The canonical machine inventory is benchmark-inventory.json, generated
from cases/*/*/case.yaml, cases/*/*/tasks/*.yaml, backlog/*/*/case.yaml,
and backlog/*/*/tasks/*.yaml.
The active suite currently contains 25 cases and 134 task manifests. Of those, 133 tasks are runnable proof tasks with hidden reference proofs; the remaining 1 active task is present in manifests but not runnable.
| Case | Runnable Tasks | Case Proof Status |
|---|---|---|
alchemix/earmark_conservation |
5 | complete |
balancer/reclamm_swap_rounding |
1 | complete |
cork/pool_solvency |
1 | partial |
damn_vulnerable_defi/side_entrance |
5 | partial |
ethereum/deposit_contract_minimal |
5 | partial |
forgeyields/global_solvency |
7 | complete |
ipor/plasma_vault_redeem_split |
2 | complete |
kleros/sortition_trees |
6 | partial |
lagoon/guardrails |
3 | complete |
lido/vaulthub_locked |
5 | partial |
nexus_mutual/ramm_price_band |
4 | partial |
onedelta/caller_address_integrity |
10 | complete |
paladin_votes/stream_recovery_claim_usdc |
26 | complete |
piku/fund_conservation |
4 | complete |
polaris/bonding_curve |
0 | complete |
polygon/agglayer_bridge |
2 | complete |
reserve/auction_price_band |
4 | complete |
rootstock/flyover_quote_lifecycle |
3 | complete |
safe/owner_manager_reach |
15 | complete |
term_finance/term_auction_clearing |
0 | proof |
termmax/order_v2_buy_xt_single_segment |
1 | complete |
usual/dao_collateral |
5 | complete |
wildcat/borrow_liquidity_safety |
1 | complete |
zama/erc7984_confidential_token |
11 | partial |
zodiac/roles_decoder_faithfulness |
3 | complete |
Backlog cases are not part of the default active suite, but the runnable backlog tasks are still checked for hidden reference proofs.
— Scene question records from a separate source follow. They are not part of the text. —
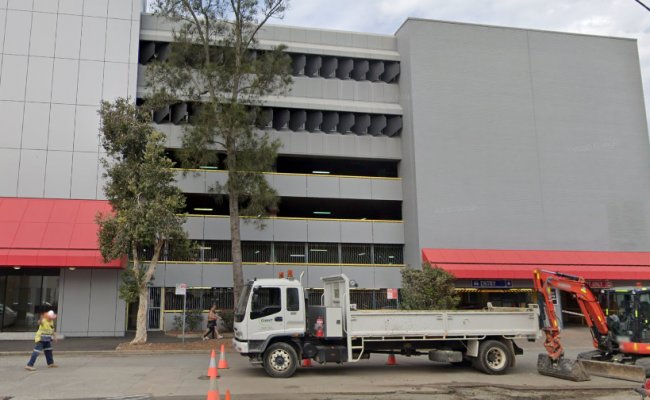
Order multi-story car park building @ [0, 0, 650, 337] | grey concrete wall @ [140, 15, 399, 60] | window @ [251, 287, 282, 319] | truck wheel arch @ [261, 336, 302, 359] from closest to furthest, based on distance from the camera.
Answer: truck wheel arch @ [261, 336, 302, 359] < window @ [251, 287, 282, 319] < multi-story car park building @ [0, 0, 650, 337] < grey concrete wall @ [140, 15, 399, 60]

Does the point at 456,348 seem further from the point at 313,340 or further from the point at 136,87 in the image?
the point at 136,87

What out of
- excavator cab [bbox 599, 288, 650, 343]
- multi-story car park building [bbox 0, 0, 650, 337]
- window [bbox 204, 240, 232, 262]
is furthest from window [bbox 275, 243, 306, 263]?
excavator cab [bbox 599, 288, 650, 343]

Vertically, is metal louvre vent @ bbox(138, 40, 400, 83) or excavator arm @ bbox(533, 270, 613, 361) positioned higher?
metal louvre vent @ bbox(138, 40, 400, 83)

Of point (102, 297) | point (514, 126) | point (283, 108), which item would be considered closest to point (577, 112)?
point (514, 126)

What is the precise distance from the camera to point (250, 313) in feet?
45.6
The backlog currently has 8 runnable tasks across openzeppelin/erc4626_virtual_offset_deposit and uniswap_v2/pair_fee_adjusted_swap.
Blocked backlog cases with no runnable tasks: usual/placeholder.
Benchmark/GeneratedPreview/ is a staging area produced by
scripts/generate_task_skeletons.py --preview. Files there are not evaluated
unless a task manifest points to a corresponding Benchmark/Generated/...
editable proof file. Backlog manifests are likewise outside the default active
suite until promoted into cases/.
proof_status: complete at case level means the case family is fully covered
by runnable tasks. proof_status: partial means the broader family is not yet
fully covered; it does not mean the listed runnable tasks lack hidden reference
proofs.
The suite is strongest on accounting, state preservation, storage effects, linked-list ownership structures, and solvency invariants. It is thinner on reentrancy beyond modeled guards, oracle manipulation, governance and timelock properties, temporal or liveness properties, cross-contract compositional reasoning, cryptographic assumptions, and adversarial EVM-level behavior.